We had the perfect day: blue skies, and quite warm for this time in September. As we set off to comb the riverbank for whatever trash we could find, I could tell that the current was very strong. Rainstorms had brought down quite a few trees, which had to be carefully maneuvered around or under; the put in and pull off points I could previously recognize were now under water, and the river itself seemed vaguely unfamiliar. Nevertheless, it was wonderful to be back and I gave myself into the experience of being on the water.
Pretty soon after we’d begun, and perhaps because the mission of the moment (cleanup) was forgotten for the sheer pleasure of the moment, I found myself ahead of the group. A grey heron seemed to shadow my journey, soaring over the river from one hiding place on to the next. There were families of ducks, of course, flitting from one cove to another and taking off in flight and skimming back. At one point, I spotted a pair of deer grazing in the woods, utterly oblivious to the sound of my paddle dipping through the water.
At some point, I realized that I was too far ahead of everyone for comfort.

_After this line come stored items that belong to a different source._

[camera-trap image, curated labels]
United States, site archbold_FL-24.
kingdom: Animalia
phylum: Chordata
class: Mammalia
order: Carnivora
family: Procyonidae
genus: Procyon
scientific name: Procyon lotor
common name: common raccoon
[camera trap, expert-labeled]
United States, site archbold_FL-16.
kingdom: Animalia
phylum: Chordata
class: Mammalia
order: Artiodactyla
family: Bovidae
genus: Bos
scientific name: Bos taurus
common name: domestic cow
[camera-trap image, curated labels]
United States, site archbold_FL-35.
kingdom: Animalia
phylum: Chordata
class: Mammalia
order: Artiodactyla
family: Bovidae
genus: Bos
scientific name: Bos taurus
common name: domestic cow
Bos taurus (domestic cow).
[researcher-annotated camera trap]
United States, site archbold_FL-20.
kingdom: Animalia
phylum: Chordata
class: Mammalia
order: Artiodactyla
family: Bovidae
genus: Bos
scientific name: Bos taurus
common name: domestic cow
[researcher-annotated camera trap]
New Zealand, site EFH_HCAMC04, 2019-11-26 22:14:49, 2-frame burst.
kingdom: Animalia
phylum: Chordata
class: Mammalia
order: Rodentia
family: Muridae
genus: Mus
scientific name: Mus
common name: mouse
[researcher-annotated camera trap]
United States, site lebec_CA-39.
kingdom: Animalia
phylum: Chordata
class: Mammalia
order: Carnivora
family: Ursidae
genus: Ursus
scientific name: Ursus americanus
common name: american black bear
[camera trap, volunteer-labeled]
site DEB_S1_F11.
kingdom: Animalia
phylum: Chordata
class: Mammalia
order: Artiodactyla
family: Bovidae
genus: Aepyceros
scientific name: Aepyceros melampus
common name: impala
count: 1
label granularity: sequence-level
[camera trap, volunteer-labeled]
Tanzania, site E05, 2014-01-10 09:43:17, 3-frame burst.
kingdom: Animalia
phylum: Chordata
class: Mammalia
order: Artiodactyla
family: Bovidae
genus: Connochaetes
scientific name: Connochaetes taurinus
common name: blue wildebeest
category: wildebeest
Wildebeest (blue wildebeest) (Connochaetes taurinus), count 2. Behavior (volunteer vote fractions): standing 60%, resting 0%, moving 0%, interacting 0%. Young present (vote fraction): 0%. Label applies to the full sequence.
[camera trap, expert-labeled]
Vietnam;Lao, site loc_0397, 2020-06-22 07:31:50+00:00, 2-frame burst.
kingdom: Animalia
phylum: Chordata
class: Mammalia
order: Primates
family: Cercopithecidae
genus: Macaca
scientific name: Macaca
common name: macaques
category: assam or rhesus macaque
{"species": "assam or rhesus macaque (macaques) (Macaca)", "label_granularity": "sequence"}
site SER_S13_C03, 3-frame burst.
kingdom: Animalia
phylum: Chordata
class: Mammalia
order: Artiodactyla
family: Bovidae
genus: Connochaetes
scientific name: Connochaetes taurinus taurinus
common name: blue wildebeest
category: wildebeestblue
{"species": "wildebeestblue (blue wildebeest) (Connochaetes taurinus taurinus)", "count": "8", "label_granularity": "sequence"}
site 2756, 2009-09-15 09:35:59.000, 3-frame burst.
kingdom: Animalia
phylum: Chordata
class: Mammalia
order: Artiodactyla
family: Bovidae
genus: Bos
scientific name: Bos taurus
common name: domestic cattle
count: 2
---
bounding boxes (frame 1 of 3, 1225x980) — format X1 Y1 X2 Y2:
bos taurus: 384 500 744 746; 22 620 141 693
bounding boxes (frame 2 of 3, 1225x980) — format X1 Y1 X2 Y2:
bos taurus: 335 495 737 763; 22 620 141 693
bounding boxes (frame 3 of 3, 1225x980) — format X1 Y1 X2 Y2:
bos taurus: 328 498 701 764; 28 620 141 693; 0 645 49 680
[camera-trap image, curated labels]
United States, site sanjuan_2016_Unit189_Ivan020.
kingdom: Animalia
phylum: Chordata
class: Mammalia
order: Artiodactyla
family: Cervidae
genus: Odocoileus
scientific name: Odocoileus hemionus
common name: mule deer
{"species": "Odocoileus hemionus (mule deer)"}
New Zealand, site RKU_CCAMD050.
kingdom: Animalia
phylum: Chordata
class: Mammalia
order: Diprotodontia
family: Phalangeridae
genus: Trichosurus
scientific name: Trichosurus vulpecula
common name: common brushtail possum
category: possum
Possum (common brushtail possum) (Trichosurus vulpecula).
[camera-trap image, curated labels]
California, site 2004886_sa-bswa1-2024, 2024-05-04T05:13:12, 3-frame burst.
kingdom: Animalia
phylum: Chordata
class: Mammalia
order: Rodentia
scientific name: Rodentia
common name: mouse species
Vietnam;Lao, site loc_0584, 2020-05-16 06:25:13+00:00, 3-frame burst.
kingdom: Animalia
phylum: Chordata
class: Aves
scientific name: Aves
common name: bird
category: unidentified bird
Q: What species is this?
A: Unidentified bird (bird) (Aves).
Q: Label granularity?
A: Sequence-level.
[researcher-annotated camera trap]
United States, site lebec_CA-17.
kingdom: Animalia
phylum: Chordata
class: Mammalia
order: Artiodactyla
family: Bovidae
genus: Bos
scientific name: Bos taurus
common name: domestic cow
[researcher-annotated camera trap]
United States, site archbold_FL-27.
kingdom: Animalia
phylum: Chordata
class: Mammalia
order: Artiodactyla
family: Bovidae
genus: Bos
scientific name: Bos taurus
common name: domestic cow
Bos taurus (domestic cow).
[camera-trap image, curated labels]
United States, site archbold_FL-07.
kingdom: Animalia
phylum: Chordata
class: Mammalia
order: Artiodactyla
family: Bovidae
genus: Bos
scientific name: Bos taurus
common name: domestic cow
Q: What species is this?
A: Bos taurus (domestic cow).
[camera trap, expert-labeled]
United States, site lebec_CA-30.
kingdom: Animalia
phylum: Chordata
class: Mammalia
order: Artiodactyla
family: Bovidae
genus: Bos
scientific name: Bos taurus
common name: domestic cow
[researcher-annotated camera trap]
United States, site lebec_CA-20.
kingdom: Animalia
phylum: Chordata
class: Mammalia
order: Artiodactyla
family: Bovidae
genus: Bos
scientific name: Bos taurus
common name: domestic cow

I had passed under Route 22, the usual pull off point, but had not seen the small beach and path up to the roadway. The river had picked up speed as it came around a sharp bend, where I saw several soda cans caught in the branches of a downed tree. As I was reaching out with my paddle to extricate them, it was ripped right out my grasp, and GONE in a flash.
Up a creek and without a paddle, literally, I pulled myself up to the bank, wedged the kayak into some suitable tree roots, and sent my location pin off to my husband Scott, hoping that he’d manage to somehow find me.
Before long, it became clear that no one would be able to find me as long as I hung out by the river, kayakless, paddleless, and also running of power on my phone. It must have been that thought which gave me the adrenalin I needed to somehow clamber up the vertical incline and onto safer ground. Any relief I might have felt at being able to do so evaporated at the sight of the cornfield that stretched before me. Now what?! One end seemed to end by woods, so I took the other and prayed that it was the right call, which it was, thankfully.
Unfortunately, I now needed to walk up the two other sides of the cornfield if I was to ever find another living soul who could point me homewards. Still clutching my life vest, and still sopping wet from the waist down, I trekked past more corn than I have ever been so up and personal with. At last, the field gave way to an enormous barn full of dairy cows, eyeing me with placid curiosity as I trudged on to the farmhouse I hope existed beyond.
It did. The farmer was so kind and sympathetic, and he didn’t laugh. I used the last 1% of my phone’s charge to call Scott with a more precise location than “somewhere on the riverbank”. Scott before too long, smirking at first and then right out loud laughing.
I was too tired to muster any shred of affronted dignity. It will be a long while before I kayak again, and then I intend to carry an extra paddle.